Task directions:
Copy the items below word for word, from the line containing "How far is point" through the last line of the items, including both.

Records shown:
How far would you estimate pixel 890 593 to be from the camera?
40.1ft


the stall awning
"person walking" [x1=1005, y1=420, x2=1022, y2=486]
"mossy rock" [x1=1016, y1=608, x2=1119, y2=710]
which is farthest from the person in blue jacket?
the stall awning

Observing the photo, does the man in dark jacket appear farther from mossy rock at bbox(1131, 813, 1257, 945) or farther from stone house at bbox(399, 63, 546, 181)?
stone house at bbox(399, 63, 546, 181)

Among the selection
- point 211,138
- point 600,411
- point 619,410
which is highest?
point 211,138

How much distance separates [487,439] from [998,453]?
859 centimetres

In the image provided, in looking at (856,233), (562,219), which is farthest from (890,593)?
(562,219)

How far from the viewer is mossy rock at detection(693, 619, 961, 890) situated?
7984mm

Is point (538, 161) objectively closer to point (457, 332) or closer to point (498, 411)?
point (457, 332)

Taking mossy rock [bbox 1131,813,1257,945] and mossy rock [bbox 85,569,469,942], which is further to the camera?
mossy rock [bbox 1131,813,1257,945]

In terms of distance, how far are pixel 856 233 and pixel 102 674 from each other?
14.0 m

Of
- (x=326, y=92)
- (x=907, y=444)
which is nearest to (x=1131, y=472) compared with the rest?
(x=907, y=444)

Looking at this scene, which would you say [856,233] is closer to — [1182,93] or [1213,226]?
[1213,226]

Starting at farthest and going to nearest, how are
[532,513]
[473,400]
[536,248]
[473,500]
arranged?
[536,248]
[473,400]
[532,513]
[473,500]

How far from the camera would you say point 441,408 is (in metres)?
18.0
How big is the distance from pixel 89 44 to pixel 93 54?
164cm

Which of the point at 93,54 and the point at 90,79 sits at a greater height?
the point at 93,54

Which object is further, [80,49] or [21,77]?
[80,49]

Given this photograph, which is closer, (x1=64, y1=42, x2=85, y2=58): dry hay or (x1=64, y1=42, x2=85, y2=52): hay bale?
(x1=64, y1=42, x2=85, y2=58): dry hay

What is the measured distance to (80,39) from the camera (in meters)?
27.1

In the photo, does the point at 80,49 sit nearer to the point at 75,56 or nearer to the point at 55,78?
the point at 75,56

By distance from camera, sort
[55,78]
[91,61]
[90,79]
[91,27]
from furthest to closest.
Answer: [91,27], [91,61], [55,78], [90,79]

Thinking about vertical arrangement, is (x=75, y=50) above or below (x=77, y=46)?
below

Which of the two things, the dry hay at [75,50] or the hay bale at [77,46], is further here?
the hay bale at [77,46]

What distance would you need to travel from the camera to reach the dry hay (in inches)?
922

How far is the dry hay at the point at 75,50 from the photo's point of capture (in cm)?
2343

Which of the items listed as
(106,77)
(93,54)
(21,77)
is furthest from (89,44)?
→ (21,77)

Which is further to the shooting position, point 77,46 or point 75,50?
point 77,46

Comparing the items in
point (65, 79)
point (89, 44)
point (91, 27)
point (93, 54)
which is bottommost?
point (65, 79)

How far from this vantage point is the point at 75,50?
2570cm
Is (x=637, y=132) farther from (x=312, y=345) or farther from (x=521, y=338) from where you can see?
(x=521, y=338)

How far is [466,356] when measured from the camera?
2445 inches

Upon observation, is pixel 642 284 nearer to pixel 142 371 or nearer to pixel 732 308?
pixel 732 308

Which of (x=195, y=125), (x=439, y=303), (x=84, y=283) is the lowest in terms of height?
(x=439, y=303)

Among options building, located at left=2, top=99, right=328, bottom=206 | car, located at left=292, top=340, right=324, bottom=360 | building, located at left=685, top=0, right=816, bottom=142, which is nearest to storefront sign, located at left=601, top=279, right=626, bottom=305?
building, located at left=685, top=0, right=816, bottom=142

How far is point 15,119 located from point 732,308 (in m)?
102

Correct output:
How far is point 15,119 located from point 732,308 (in m)?
102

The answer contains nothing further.